Authorities are investigating “multiple shootings”, including one that left a person dead, in downtown Indianapolis.
Indianapolis Metropolitan Police Chief Randal Taylor confirmed the shootings during a late-night news conference, but did not offer any more details. Police later tweeted that no officers were involved.
LA authorities said a police officer was undergoing surgery for a fractured skull after he was hit with a bottle thrown at him while he sat in a car moving through an intersection.
In the nation’s capital, hundreds of demonstrators assembled near the Justice Department headquarters shouting, “Black lives matter”.
Many later moved to the White House, where they faced off with shield-carrying police, some mounted on horseback.
President Donald Trump said if protesters who gathered the night before in Lafayette Square, across from the White House, had breached the fence, “they would have been greeted with the most vicious dogs, and most ominous weapons, I have ever seen”.
The full Minnesota National Guard was activated for the first time since World War II after four nights of arson, looting and vandalism in parts of Minneapolis, the state’s largest city, and its adjacent capital, St Paul.

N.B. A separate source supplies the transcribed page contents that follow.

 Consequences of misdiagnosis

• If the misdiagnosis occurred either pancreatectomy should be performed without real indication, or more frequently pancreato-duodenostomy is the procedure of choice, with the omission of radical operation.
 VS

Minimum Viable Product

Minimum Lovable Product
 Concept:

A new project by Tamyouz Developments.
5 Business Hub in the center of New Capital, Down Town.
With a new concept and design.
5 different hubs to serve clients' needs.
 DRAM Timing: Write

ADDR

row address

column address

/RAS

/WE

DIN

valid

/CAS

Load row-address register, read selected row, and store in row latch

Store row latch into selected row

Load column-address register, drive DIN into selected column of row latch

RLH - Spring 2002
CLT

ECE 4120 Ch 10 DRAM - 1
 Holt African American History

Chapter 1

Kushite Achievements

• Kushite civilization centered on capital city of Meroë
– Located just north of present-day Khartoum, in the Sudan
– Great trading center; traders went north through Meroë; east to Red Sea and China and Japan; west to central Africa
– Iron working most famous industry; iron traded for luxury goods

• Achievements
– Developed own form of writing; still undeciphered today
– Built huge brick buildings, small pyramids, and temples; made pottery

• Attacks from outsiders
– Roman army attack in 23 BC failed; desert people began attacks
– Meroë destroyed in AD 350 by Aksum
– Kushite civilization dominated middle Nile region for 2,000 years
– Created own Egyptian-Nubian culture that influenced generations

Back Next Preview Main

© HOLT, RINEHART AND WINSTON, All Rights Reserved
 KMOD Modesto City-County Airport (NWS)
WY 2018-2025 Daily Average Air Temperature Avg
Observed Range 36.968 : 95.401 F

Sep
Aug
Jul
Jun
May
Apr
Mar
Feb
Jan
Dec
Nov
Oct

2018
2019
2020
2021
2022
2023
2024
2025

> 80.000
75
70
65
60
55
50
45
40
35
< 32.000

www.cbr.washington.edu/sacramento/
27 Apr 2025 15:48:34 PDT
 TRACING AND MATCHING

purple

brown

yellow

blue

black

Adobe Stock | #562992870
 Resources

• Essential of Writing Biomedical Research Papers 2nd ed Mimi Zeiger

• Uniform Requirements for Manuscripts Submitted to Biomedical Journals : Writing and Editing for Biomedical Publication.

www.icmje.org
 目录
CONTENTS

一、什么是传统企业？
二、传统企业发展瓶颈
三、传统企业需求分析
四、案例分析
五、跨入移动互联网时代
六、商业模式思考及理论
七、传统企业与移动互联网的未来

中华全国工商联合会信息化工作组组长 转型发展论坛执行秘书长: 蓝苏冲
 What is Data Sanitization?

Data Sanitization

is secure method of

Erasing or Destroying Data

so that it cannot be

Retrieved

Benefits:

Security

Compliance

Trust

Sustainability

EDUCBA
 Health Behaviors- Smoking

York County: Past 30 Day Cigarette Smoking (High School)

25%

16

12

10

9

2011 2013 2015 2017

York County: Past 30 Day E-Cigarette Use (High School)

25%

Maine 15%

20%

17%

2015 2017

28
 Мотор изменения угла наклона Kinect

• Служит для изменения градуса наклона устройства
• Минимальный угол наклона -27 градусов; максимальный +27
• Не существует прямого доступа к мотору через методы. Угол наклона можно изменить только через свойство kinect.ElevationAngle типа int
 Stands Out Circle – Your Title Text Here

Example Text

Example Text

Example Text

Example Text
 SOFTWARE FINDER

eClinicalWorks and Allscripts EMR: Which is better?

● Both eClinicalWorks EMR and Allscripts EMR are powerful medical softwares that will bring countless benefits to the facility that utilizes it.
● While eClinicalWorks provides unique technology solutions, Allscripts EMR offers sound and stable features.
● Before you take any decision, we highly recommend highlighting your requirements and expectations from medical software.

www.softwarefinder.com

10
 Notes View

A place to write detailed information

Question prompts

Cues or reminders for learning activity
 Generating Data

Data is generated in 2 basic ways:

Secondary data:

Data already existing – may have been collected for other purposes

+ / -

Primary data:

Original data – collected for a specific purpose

Governors in several other states also called in National Guard troops as protests over repeated police killings of black people grew from New York to Tulsa to Los Angeles, where police fired rubber bullets to scatter crowds and at least one police car burned.
The protests, which began in Minneapolis following Monday’s (local time) death of George Floyd after a police officer pressed his knee on Mr Floyd’s neck for more than eight minutes, have left parts of that city a grid of broken windows, burned-out buildings and ransacked stores.
But the demonstrations have since become a national phenomenon, as protesters decry years of deaths at police hands.
Minnesota Governor Tim Walz said the full National Guard deployment was necessary because outside agitators were using protests over the death of Mr Floyd to sow chaos, and that he expected Saturday night’s demonstrations to be the fiercest so far.
“We are under assault,” Mr Walz, a first-term governor elected from Minnesota’s Democratic-Farmer-Labor Party, told a briefing.
“Order needs to be restored … we will use our full strength of goodness and righteousness to make sure this ends.”
Separately, US Attorney-General William Barr also pointed the finger at extremist instigators, though he and Mr Walz — neither offering evidence to support their assertions — suggested opposite ends of the political fringe were to blame.
The unrest comes at a time when most Americans have spent months inside over concerns surrounding the coronavirus, which Mr Trump has called an “invisible enemy”.